_Written problem_: List every line of the data below that contains the string "pixel", copying each one in full. Treat case as significant.

_Records to process_:

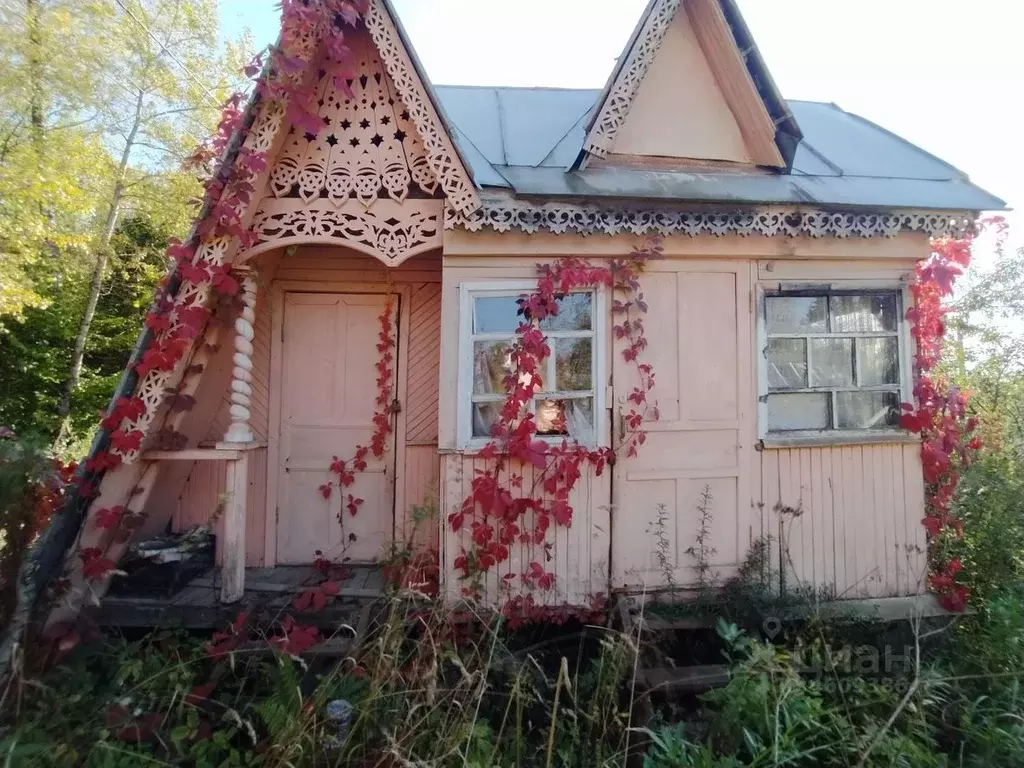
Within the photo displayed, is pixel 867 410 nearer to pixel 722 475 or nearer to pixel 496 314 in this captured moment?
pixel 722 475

==

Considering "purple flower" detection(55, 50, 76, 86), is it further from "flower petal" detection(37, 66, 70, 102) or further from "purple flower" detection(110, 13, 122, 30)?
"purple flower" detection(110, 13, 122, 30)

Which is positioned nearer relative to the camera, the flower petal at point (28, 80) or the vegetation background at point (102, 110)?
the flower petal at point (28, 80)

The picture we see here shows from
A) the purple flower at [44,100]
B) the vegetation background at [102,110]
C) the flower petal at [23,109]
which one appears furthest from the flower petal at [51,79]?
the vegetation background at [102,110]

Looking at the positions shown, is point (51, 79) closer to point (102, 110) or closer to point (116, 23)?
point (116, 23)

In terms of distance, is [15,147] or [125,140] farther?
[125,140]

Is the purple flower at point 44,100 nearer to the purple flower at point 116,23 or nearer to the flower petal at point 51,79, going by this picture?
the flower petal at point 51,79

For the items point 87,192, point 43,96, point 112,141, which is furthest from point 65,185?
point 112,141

---

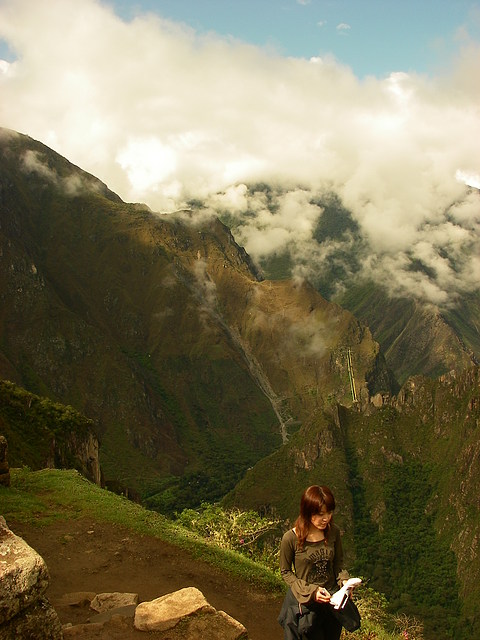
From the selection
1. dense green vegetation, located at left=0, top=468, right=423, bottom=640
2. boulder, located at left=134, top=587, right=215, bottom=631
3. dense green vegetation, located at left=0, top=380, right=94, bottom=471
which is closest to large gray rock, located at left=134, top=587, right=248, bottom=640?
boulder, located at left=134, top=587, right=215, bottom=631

_Task answer_:
Within the photo displayed, is pixel 867 410 nearer to pixel 722 475 or nearer to pixel 496 314 in this captured moment?
pixel 722 475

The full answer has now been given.